Reformatory CP - February 2003



Jefferson City News-Tribune, Missouri, 25 February 2003

Charges dropped against Christian academy's founder, wife

The Associated Press

A northeast Missouri prosecutor on Monday cleared a Christian academy's founder and his wife of charges that they illegally took custody of an infant from a former student at their reform school, which has long been questioned over its discipline.

Shelby County Prosecutor James McConnell said he dropped the case against Heartland Christian Academy's Charles and Laurie Sharpe after the teenager who filed the original complaint repeatedly urged him in recent weeks to drop the matter.

"It's a closed case now," McConnell said. "I don't think anyone was trying to harm a child, and that's what it boiled down to in this matter. I felt this needed to be dismissed."

The Sharpes were to be tried in June on the charge that they had not applied for a custody-transferring court order when the took in the infant child of the former student, then 16. The case was filed in 2001.

Charles Sharpe said the mother asked the couple to take custody, only to decide later she wanted the baby back.

On Monday, he credited McConnell "for acting on the courage of his convictions" in dropping the charges.

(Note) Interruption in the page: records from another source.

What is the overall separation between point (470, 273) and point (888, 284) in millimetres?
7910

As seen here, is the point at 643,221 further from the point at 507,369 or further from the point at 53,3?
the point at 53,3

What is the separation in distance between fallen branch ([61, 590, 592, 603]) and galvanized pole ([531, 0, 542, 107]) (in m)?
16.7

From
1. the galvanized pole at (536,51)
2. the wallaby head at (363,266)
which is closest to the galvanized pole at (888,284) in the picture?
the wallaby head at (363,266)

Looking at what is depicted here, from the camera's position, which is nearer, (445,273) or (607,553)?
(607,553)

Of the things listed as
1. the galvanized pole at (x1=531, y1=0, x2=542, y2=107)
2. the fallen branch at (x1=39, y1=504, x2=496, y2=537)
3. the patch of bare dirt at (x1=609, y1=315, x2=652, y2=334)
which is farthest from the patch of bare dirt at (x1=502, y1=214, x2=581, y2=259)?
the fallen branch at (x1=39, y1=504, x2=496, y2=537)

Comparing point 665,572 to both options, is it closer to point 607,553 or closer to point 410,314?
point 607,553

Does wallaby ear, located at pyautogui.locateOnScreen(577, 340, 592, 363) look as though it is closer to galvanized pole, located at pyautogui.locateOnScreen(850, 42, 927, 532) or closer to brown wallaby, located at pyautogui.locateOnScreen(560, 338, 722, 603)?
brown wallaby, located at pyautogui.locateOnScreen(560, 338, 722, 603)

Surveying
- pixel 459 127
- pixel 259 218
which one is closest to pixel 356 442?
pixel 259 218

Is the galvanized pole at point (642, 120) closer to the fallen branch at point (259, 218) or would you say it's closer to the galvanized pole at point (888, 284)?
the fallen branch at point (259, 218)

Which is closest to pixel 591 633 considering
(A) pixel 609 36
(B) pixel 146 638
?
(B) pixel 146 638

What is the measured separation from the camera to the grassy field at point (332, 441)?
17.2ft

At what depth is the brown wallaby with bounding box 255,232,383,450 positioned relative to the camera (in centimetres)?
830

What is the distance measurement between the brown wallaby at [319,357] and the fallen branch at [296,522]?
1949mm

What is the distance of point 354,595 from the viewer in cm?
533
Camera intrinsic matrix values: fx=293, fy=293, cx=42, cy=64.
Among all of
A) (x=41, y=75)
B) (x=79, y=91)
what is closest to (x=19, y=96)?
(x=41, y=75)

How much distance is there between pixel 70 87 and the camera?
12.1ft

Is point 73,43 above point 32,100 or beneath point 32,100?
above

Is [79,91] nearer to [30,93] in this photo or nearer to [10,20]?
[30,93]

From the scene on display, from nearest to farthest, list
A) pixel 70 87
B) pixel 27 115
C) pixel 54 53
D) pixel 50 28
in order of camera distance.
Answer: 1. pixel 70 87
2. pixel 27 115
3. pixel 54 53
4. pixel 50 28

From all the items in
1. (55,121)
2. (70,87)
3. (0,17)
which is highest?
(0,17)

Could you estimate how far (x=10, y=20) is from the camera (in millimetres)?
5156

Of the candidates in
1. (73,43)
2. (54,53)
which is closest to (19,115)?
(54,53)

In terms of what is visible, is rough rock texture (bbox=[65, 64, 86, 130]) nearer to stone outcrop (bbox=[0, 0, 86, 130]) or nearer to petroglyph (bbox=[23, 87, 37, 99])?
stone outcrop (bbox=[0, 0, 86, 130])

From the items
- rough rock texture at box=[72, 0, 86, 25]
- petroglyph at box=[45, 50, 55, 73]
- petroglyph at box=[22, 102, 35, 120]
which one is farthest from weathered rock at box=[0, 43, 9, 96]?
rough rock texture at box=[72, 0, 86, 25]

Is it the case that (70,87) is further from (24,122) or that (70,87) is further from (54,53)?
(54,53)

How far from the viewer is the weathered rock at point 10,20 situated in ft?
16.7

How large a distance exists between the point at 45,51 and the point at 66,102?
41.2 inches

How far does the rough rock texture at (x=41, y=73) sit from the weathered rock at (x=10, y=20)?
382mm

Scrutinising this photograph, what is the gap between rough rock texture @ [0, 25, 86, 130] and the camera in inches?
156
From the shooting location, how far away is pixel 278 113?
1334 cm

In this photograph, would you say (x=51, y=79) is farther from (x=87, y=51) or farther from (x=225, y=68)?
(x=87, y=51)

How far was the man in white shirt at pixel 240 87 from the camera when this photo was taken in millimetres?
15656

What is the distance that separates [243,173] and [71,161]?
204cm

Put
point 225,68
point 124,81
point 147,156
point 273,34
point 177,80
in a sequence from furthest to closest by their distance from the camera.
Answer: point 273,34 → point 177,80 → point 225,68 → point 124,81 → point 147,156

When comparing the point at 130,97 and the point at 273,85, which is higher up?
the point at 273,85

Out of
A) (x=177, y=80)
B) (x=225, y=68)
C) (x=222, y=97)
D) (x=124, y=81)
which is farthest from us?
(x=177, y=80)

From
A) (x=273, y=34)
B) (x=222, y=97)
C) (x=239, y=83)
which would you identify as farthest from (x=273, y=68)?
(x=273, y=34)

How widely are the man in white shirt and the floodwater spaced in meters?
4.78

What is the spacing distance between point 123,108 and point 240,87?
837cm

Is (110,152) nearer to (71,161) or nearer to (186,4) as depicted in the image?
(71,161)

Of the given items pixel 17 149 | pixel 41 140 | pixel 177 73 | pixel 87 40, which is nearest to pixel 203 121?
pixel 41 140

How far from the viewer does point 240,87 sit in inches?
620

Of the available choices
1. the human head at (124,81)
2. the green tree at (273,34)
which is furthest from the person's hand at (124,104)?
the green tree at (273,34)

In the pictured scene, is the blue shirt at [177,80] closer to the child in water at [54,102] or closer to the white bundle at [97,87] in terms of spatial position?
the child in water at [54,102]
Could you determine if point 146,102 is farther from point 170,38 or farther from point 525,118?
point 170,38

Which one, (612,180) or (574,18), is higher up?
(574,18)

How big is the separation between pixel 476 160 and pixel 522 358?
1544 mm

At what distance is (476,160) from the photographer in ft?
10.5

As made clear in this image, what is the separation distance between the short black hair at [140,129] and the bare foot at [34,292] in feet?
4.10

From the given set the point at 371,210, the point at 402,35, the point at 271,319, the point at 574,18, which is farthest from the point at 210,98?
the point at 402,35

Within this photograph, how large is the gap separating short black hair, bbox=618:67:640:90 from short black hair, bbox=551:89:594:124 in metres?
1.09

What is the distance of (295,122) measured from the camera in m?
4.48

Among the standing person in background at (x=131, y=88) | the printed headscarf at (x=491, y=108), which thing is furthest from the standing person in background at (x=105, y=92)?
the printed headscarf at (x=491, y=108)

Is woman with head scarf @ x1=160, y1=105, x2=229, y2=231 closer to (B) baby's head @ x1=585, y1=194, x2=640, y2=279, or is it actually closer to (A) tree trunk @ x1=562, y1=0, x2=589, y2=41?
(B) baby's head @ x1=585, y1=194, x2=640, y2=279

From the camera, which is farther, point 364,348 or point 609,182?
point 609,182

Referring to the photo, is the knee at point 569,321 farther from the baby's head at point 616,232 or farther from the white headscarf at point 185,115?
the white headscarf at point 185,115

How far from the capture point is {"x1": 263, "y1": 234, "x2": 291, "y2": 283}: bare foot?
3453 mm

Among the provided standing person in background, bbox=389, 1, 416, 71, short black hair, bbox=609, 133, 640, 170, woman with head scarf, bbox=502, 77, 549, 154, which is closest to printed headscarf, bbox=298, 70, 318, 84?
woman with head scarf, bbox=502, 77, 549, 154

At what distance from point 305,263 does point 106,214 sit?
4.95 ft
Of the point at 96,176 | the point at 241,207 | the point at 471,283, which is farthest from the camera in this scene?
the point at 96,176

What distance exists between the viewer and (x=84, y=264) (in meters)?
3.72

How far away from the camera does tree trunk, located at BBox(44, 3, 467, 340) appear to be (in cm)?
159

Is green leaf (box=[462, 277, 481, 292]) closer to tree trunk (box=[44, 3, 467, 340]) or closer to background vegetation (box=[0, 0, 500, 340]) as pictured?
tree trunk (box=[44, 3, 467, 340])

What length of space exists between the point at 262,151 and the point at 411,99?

Over the past two years, Charles Sharpe -- a millionaire insurance executive -- has spent more than $2 million defending Heartland against a laundry list of charges, largely over the strong forms of discipline used at the remote school for troubled youths. That discipline has included paddlings and, in one instance, forcing misbehaving youngsters to stand in piles of manure.

Charles Sharpe has said such treatment was appropriate, given his unwavering belief that America's youths are falling prey to drugs, sex and violence because public institutions are godless and parents have spared the rod of corporal punishment.

But he has strongly denied abusing any children at his 20,000-acre religious complex in rural northeast Missouri near Bethel, about 150 miles north of St. Louis. No Heartland officials have been convicted of wrongdoing.

Still, Monday's development reflected a softening stance toward Heartland by McConnell, who took office in January and said he hopes to improve dialogue and relations with the academy he deems a worthy service for troubled youths.

"We want to make certain Heartland will work with us, and we'll try to show we'll work with them," McConnell said, adding that "there are many, many successes that have occurred" at Heartland.

"Certainly Heartland has its approach, and I respect that," the prosecutor said.

Charles Sharpe, whose academy serves about 140 boys and girls on site, said "we look forward to working together" with McConnell.

"I think we are all after the same thing -- what's best for the kids," he said.